Document segment
*** Begin section ***

Furthermore, the weapons deliveries risk the obvious threat, as Moscow warned, of being targeted by precision attacks by the Russian military, thereby creating a scenario in which NATO or U.S. forces might be killed by a country maintaining more than a third of the world’s nuclear weapons.

The diplomatic note was sent last Tuesday, when news broke of the latest massive gun-running action for Ukraine. President Biden announced the new aid on Wednesday, which is worth $800 million and includes howitzers for the first time, which it has since been reported will come with direct U.S. training for Ukrainian use; outside the country to protect from Russian retaliation.

The note was sent by the Russian Federation Embassy in Washington D.C., manned by very few diplomats after the Biden Administration expelled around 100 of them. The ambassador, Anatoly Antonov recently sat down with Politico for something in between an interview and a hit piece, in which he essentially explained that he and his bare-bones staff are under “blockade”.

No one is willing to see or speak to the ambassador, even with relations between the U.S. and Russia at such historic lows, and with 4 of the 5 nuclear weapons limitations agreements from the Soviet Union days now killed by the previous three American presidents.

“We are doomed to cooperate on various issues,” Antonov maintains. “It’s impossible to imagine even under such circumstances that problems of strategic stability, climate change… fighting against the proliferation of weapons of mass destruction could be solved without active engagement of the United States and Russia”.

*** End section ***

Data section
*** Begin section ***

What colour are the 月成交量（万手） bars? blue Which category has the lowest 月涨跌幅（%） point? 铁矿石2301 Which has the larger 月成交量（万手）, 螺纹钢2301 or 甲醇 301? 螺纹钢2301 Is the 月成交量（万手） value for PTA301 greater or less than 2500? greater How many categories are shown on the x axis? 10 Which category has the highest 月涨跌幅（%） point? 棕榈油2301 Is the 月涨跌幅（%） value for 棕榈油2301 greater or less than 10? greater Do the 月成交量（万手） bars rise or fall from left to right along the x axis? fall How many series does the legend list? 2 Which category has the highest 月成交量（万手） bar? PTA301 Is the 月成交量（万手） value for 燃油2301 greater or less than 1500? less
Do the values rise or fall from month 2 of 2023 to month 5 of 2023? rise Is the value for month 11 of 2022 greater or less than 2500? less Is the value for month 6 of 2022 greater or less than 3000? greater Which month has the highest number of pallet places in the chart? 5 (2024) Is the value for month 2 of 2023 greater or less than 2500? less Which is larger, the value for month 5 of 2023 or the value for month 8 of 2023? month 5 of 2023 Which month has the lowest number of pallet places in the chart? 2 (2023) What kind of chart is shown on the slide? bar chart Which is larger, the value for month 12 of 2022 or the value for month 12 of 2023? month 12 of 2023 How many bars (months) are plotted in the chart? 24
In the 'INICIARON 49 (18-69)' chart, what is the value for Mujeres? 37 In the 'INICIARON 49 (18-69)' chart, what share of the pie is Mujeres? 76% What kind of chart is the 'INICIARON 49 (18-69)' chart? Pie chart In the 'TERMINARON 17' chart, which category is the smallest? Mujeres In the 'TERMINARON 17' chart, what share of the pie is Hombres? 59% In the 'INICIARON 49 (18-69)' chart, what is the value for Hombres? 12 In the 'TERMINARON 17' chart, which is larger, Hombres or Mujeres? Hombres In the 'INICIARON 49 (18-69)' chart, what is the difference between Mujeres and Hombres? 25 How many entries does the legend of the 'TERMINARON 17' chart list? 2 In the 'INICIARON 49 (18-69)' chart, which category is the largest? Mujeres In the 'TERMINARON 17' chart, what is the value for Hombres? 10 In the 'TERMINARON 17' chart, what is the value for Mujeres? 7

*** End section ***

To do
- a) In the text on the Russian embassy's diplomatic note, which issues does Antonov name in his quote as impossible to solve without active engagement of the United States and Russia?
- b) According to the text on the Russian embassy's diplomatic note, how much is the new aid announced by President Biden worth?
- c) From the text on the Russian embassy's diplomatic note, return everything from "Furthermore, the weapons" down to "from Russian retaliation.".
None of the data is needed here.

Responses in order
- a)
- Problems of strategic stability
- Climate change
- Fighting against the proliferation of weapons of mass destruction

- b) $800 million

- c)
Furthermore, the weapons deliveries risk the obvious threat, as Moscow warned, of being targeted by precision attacks by the Russian military, thereby creating a scenario in which NATO or U.S. forces might be killed by a country maintaining more than a third of the world’s nuclear weapons.

The diplomatic note was sent last Tuesday, when news broke of the latest massive gun-running action for Ukraine. President Biden announced the new aid on Wednesday, which is worth $800 million and includes howitzers for the first time, which it has since been reported will come with direct U.S. training for Ukrainian use; outside the country to protect from Russian retaliation.